OpenAI CEO Sam Altman said his super-startup, maker of the ChatGPT software that reignited the AI space in November 2022, knows how to build artificial general intelligence.

“We are now confident we know how to build AGI as we have traditionally understood it,” Altman posted to his personal blog over the weekend. “We believe that, in 2025, we may see the first AI agents ‘join the workforce’ and materially change the output of companies.”

But AGI is about much more than agents, which business software companies have been talking about for a year. Artificial general intelligence is about “the glorious future,” Altman said, beyond agents that do business tasks for us.

“We love our current products, but we are here for the glorious future. With superintelligence, we can do anything else. Superintelligent tools could massively accelerate scientific discovery and innovation well beyond what we are capable of doing on our own, and in turn massively increase abundance and prosperity.”

That will worry many luminaries in technology, such as the “godfather of AI,” Geoff Hinton, who has sounded alarms on current AI research. And many others, including Elon Musk, Apple co-founder Steve Wozniak and the Bulletin of the Atomic Scientists president Rachel Bronson, who signed an open letter with thousand of others in early 2023 calling for a pause on “giant AI experiments.”

Some AI researchers, such as Roman Yampolskiy, a professor at the University of Louisville, believe we already have AGI, under a narrow definition. Case in point: the already-outdated GPT-4 is itself generally better than a human across hundreds of domains.

“It can write poetry, generate art, play games,” Yampolskiy told me in a TechFirst podcast. “No human being can compete in all those domains, even very capable ones. So truly, if you average over all existing and hypothetical future tasks, it’s already dominating just because it’s so universal.”

Altman, of course, is talking about yet another level: super-intelligent AI that can conduct research, create new fields of knowledge and invent entirely new things, possibly with — but possibly without — an ongoing input and partnership with humans.

Altman knows how that sounds.

“This sounds like science fiction right now, and somewhat crazy to even talk about it,” he said,

But he’s not worried about sounding crazy.

“We’re pretty confident that in the next few years, everyone will see what we see, and that the need to act with great care, while still maximizing broad benefit and empowerment, is so important,” Altman said.

Talk of imminent AGI tends to bring up the concept of the singularity, a hypothetical point in the future when technological growth driven by artificial general intelligence gets so fast and so profound it is essentially uncontrollable and irreversible, resulting in massive and unpredictable changes to human civilization.

Last year, Dr. Ben Goertzel, CEO of SingularityNet, chairman of the Artificial General Intelligence Society and former chief scientist at Hanson Robotics, told me AGI was just three to eight years away.

“If we wanted to define AGI as the creation of machines with the general intelligence of a really smart human on their best day, I would say we’re three to eight years from that,” Goertzel says. “So I think we’re pretty close.”

But Goertzel was not confident that large language models were the path to AGI, nor that adding a few more bells and whistles to LLMs or making them bigger would result in artificial general intelligence.

“On the other hand, I think they can be a powerful accelerant toward the creation of AGI,” Goertzel told me.

There are also researchers who think the whole concept of artificial general intelligence is misguided.

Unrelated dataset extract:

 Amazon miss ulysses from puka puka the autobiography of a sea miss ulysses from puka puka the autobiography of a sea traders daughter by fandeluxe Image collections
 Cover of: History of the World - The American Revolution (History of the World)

One of them is Neil Lawrence, an author, DeepMind Professor of Machine Learning at the University of Cambridge, and senior fellow at the Alan Turing Institute.

“I think the notion of AGI is kind of nonsense because it’s a misunderstanding of the nature of intelligence,” says Lawrence, who wrote The Atomic Human partially to counteract this tendency. “We have a spectrum of intelligence, a spectrum of capabilities. There is no One Ring to rule them all. There’s a diversity of intelligences.”

All that said, Altman is forging ahead. And given what OpenAI has achieved already — ChatGPT is my primary search engine and knowledge engine — it would be fairly challenging to bet against him.

What’s clear is that if OpenAI does succeed in achieving some version of AGI, many things will change very, very quickly.

Dan Fagella, the CEO and founder of Emerj Artificial Intelligence Research, has interviewed near 1,000 AI experts and business leaders. He says those changes could include:

  • massive automation
  • significant workforce disruption
  • potential existential threats
  • global economic and military power shifts
  • and much more

In short, AGI is kind of a big deal, and Altman understands that.

“Given the possibilities of our work, OpenAI cannot be a normal company,” Altman said. “How lucky and humbling it is to be able to play a role in this work.”